Why Guitar Method Books Are Weak part 3

In a couple of previous posts I stated some reasons why guitar method books are much weaker than methods for other instruments.

This time I'll talk a little bit about what I use and why I think it is more effective.

I basically use what I call the First Division Guitar Method. I've taken some old First Division Band Method books that my band director wasn't using anyway and use them to teach guitar. I use the Eb Alto Sax books because they transpose to C/G which are very guitar-friendly keys.

(Mine don't really look as nice as this pic. I've got the really old ones.)

With this method, we begin by learning D, C and B on the second string with whole notes. When we add the note E on the third page we've now got a great list of beginner songs that the student will immediately recognize. Also, the student is only playing two fretted notes. They can then play Mary's Little Lamb, Au Claire De Lune and Hot Cross Buns.

The main difference, however, is the pace. I really think that the technique required to play the guitar well requires this kind of slower pace. Since it is a beginner band book, it's designed to teach one hundred or more 6th graders to play many different instruments all at the same time. The first two pages are dedicated to learning just those first three notes. They begin with whole notes and add quarter notes on the second page.

To keep things from moving too slowly they mix in several pieces with Solo/Class options and two line duets. These are really good if you have a large class and want to evaluate what each student is doing. You just get different kids to play the solo. We also do a lot of "Boys play # 5 and girls play #6" on the duet lines.
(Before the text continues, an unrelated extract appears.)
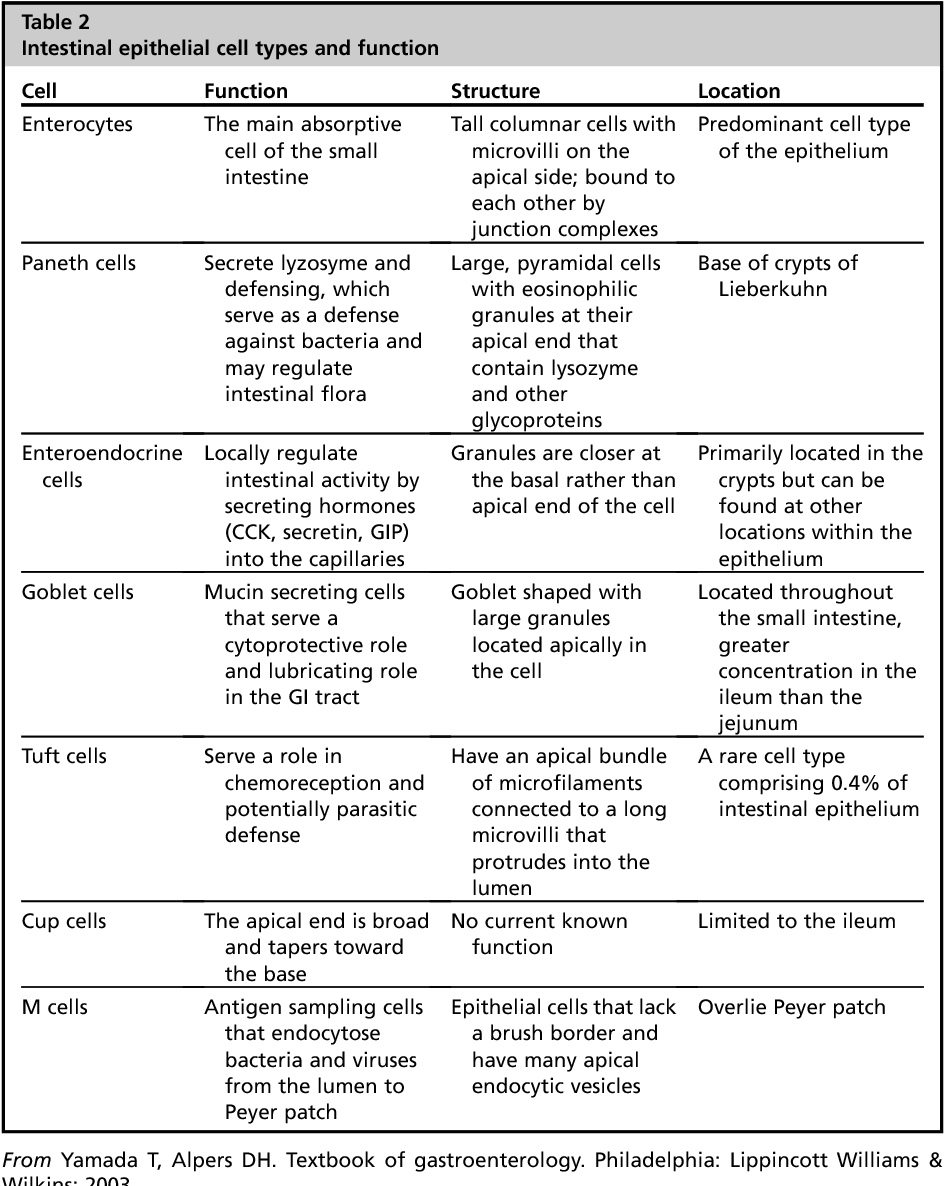 Anatomy and Physiology of the Small Bowel. - Semantic Scholar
I can walk around and see what each person is doing.

They also don't get as bored with the repetition required because the Solo adds interest and they want to see how others are doing. It also provides a great incentive for them to work harder since they know that they may be next.

For the rest of the book they add one or two notes at a time and have a lot of repetition. Also, after they introduce new notes they emphasize them for a couple of tunes and then go back and focus on those few core notes. The emphasis really seems to be on learning to read well rather than just learning "all the notes". The "real" guitar methods out there really seem to be about getting all the notes learned as fast as possible.

Any other band method would probably work just as well. I just happened to have old first division books here. But they're all designed to teach large groups of students at a reasonable pace. (Just remember that the Eb instruments are already transposed to guitar-friendly keys.) I think that this offers a great starting point for thinking about a new way to teach guitar.

Anyone who has ever played or taught Piano out of the Thompson books knows what a vast improvement the Bastian series is for beginning learners and so on with newer methods. For guitar instruction not only do we not have a "Bastien" type method, we don't even have a "Thompson". I really think that we are light years behind other instruments in the area of beginner instruction in note-reading.

I think that the main reason for this is that the guitar is generally taught by "strummers" like me. Learning to read notation is just kind of an afterthought. However, the stereotype that guitar players can't read music may not only be about players and teachers' interest and attitudes about reading music. It may also have something to do with the way we teach it.